"""

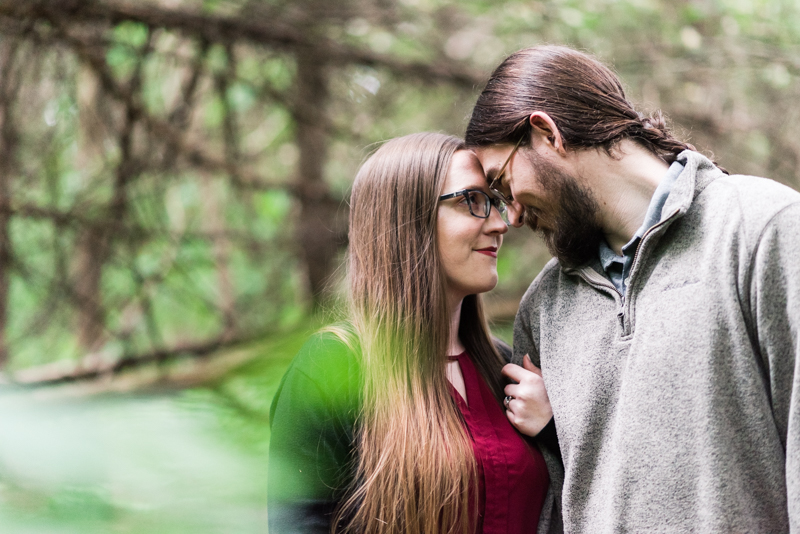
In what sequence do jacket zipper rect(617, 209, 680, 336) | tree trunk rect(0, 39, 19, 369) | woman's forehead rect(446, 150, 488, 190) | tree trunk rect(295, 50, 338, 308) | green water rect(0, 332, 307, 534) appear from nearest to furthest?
green water rect(0, 332, 307, 534) → jacket zipper rect(617, 209, 680, 336) → woman's forehead rect(446, 150, 488, 190) → tree trunk rect(0, 39, 19, 369) → tree trunk rect(295, 50, 338, 308)

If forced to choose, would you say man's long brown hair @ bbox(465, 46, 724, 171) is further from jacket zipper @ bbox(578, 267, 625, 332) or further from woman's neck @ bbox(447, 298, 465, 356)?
woman's neck @ bbox(447, 298, 465, 356)

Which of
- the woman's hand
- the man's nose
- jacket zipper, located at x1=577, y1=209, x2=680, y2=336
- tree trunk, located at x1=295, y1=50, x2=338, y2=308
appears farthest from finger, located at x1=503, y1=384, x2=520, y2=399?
tree trunk, located at x1=295, y1=50, x2=338, y2=308

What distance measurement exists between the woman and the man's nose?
0.11 ft

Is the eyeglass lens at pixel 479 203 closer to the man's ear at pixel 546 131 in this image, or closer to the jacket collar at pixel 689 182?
the man's ear at pixel 546 131

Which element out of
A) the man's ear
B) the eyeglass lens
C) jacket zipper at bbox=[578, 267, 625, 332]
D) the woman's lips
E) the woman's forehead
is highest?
the man's ear

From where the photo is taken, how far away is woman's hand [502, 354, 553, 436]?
5.35 ft

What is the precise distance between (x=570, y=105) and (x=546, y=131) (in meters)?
0.08

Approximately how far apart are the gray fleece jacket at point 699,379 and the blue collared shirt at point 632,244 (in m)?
0.04

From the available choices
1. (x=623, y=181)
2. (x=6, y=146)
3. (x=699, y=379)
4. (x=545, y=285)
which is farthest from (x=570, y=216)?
(x=6, y=146)

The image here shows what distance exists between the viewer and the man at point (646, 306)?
123 centimetres

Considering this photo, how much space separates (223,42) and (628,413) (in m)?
2.95

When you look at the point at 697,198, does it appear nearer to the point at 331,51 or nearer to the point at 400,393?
the point at 400,393

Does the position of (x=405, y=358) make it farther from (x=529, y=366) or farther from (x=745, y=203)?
(x=745, y=203)

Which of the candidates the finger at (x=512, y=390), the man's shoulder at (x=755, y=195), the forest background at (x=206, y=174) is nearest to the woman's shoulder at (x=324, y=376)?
the forest background at (x=206, y=174)
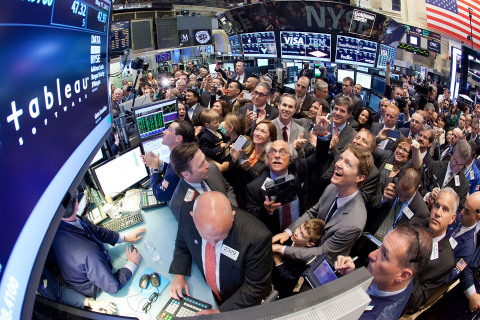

"""

* Exercise *
Please report each line of the data above that contains the word "farthest".

* Solution to the exercise *
appears farthest from finger, located at x1=503, y1=384, x2=520, y2=399?
which is farthest from (x=570, y=216)?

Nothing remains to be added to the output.